From that you can see there are several different signal sequences. I'd suggest you start with the simplest single step sequence, i.e.

Winding 1a 1000100010001000100010001  
Winding 1b 0010001000100010001000100  
Winding 2a 0100010001000100010001000  
Winding 2b 0001000100010001000100010  

If you draw graphs of those signals, you will see that there are four signals, and each signal is on for a quarter of the time. Ordinary timers in, for example, ATmega328 aren't capable of generating this sequence in hardware.

I've generated the four-phase signals from ATmega timers using interrupt service routines (ISRs). It's an interesting exercise.

The datasheet describes the timers, and the prescaler hardware, which sets the base counting rate, in four chapters (19 to 22).
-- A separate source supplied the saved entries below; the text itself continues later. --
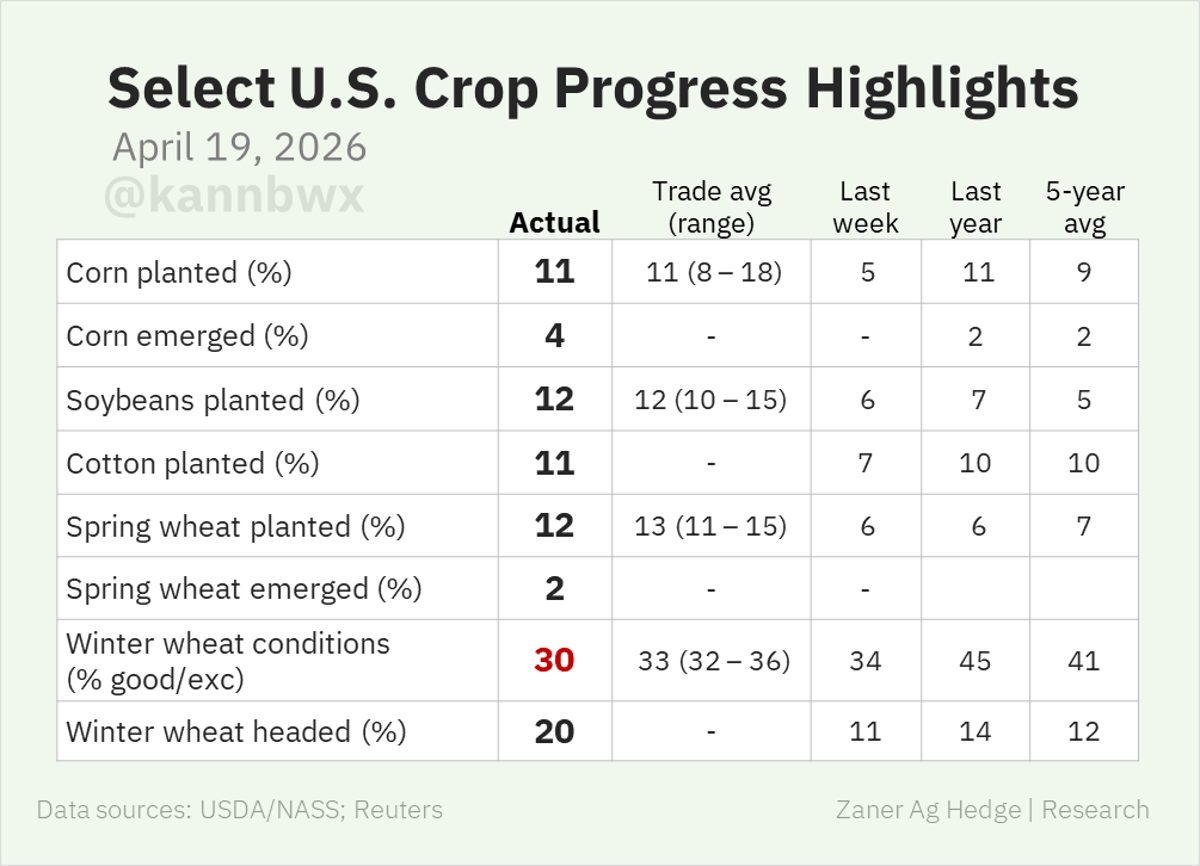 Select U.S. Crop Progress Highlights

April 19, 2026

@kannbwx

| | Actual | Trade avg (range) | Last week | Last year | 5-year avg |
|---|---|---|---|---|---|
| Corn planted (%) | 11 | 11 (8 – 18) | 5 | 11 | 9 |
| Corn emerged (%) | 4 | - | - | 2 | 2 |
| Soybeans planted (%) | 12 | 12 (10 – 15) | 6 | 7 | 5 |
| Cotton planted (%) | 11 | - | 7 | 10 | 10 |
| Spring wheat planted (%) | 12 | 13 (11 – 15) | 6 | 6 | 7 |
| Spring wheat emerged (%) | 2 | - | - | | |
| Winter wheat conditions (% good/exc) | 30 | 33 (32 – 36) | 34 | 45 | 41 |
| Winter wheat headed (%) | 20 | - | 11 | 14 | 12 |

Data sources: USDA/NASS; Reuters

Zaner Ag Hedge | Research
They are reasonably understandable if you have read this sort of stuff before; but if this is all new to you, it may be better to find an Arduino library that sets them up in a helpful way.
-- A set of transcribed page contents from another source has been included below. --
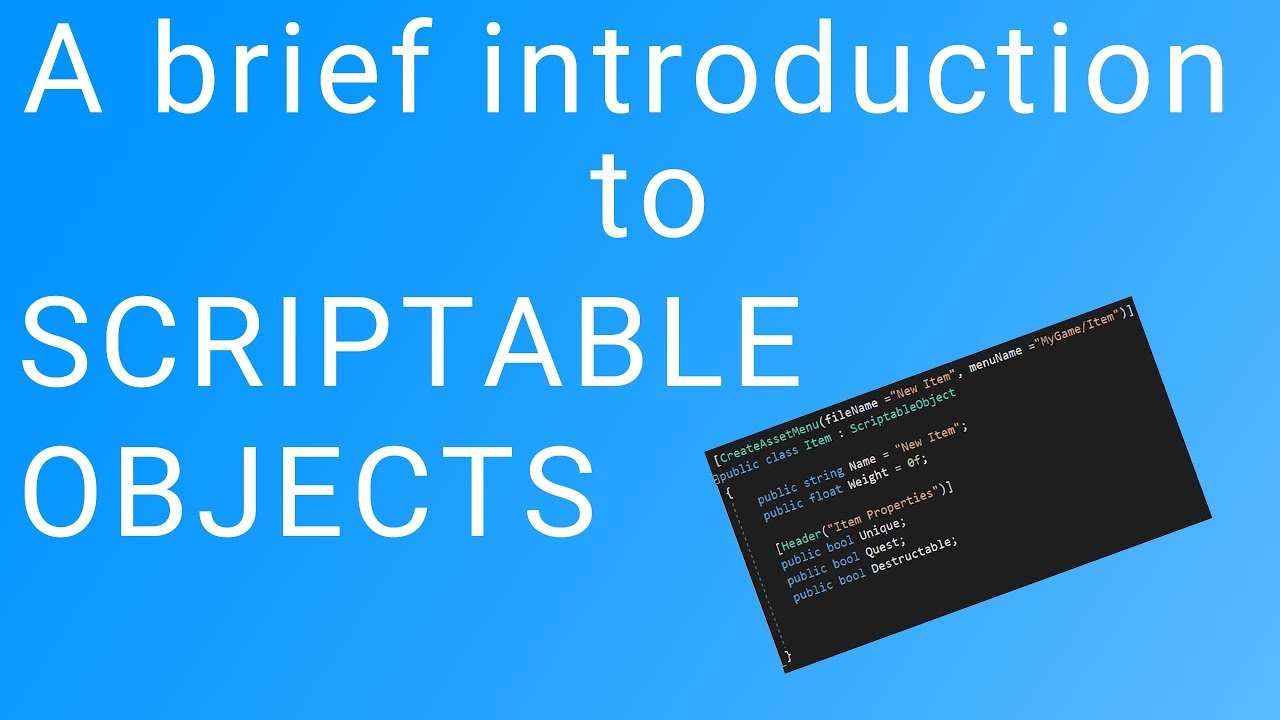 A brief introduction to SCRIPTABLE OBJECTS

[CreateAssetMenu(fileName ="New Item", menuName ="MyGame/Item")]
public class Item : ScriptableObject
{
public string Name = "New Item";
public float Weight = 0f;

[Header("Item Properties")]
public bool Unique;
public bool Quest;
public bool Destructable;

}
(I looked for one about 8 years ago, and didn't find anything I liked, so I evolved my own, rather quirky library, but you may find something that fits your needs using a web search engine.)

So you have a few straightforward options:

  1. use an MCU with timers designed for driving four phase signals
  2. carefully design your software so that it's main loop is fast enough to accurately generate the four signals
  3. use interrupt service routines, driven by timers, to generate the signals
  4. use a stepper motor driver module or chip

There are several Arduino stepper libraries which work on the basis that your main loop is written so that it calls the library often enough to drive the signals, option 3, for example the Arduino AccelStepper library.